PAGE EXTRACT
★ ★ ★ ★ ★ ★ ★
A Commodities Discussion

Recently, I heard a noted industry marketing guru stand in front of an audience of bowling proprietors and tell them that bowling “is a commodity industry.”

I wanted to shoot him or at least destroy any chance of him having additional offspring.
Unfortunately it has become that because of the overpowering (and incorrect belief) that proprietors have of consumers’ perception of bowling, (I.E “all they care about is price, they just want to get the buying experience over with by buying cheap.”)
Thus, we have proprietors leading each other over the cliff by selling bowling at the lowest possible price just so they have traffic, just so they can sell a beer, rent a pair of shoes or sell a hot dog.  It is this thinking that has led proprietors to being unable to maintain their centers, to improve their centers or to pay more for better personnel. 
Is that why I see more bowling centers closing?  Not enough capital to do any of the aforementioned?” Yeah, I think so and that leads to an inferior and less desirable product which leads to fewer customers,  less revenue and eventually to posting this sign: “Out of Business.”
★ ★ ★ ★ ★ ★ ★
GIVEN MATERIAL
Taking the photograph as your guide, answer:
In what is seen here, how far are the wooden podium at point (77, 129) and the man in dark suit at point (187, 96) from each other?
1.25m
★ ★ ★ ★ ★ ★ ★
DIRECTIVES
1 > Reproduce the passage about bowling as a commodity, starting with "I wanted to" and going on through "for better personnel.".
2 > Carry on the passage about bowling as a commodity from the point where it stops.

RESULTS IN ORDER
1 >
I wanted to shoot him or at least destroy any chance of him having additional offspring.
Unfortunately it has become that because of the overpowering (and incorrect belief) that proprietors have of consumers’ perception of bowling, (I.E “all they care about is price, they just want to get the buying experience over with by buying cheap.”)
Thus, we have proprietors leading each other over the cliff by selling bowling at the lowest possible price just so they have traffic, just so they can sell a beer, rent a pair of shoes or sell a hot dog.  It is this thinking that has led proprietors to being unable to maintain their centers, to improve their centers or to pay more for better personnel.

2 >
When an industry marketing guru or a proprietor says that “all the customers’ care about is price”, the guru is really saying that the customer believes that nothing about the product matters to them. In fact the product is no longer the discussion; the price becomes the discussion.
But it doesn’t have to be that way.
No, you can’t make bowling interesting to all, but you can get those that are interested in your newest innovations to care and TALK ABOUT IT.
Remember that bumper bowling was invented by a proprietor who used carpet rolls which morphed into blow up bumpers which morphed into automatic bumpers which morphed into greater interest in bowling among families with children.
The closest I have seen is Gordon Murray’s Profit Platform which turns the bowling center into a music and rock show. Now that’s innovation that cannot be confused with commoditization. (No Gordon didn’t pay me to say this, but he should 🙂
 So who out there has the next “carpet roll?”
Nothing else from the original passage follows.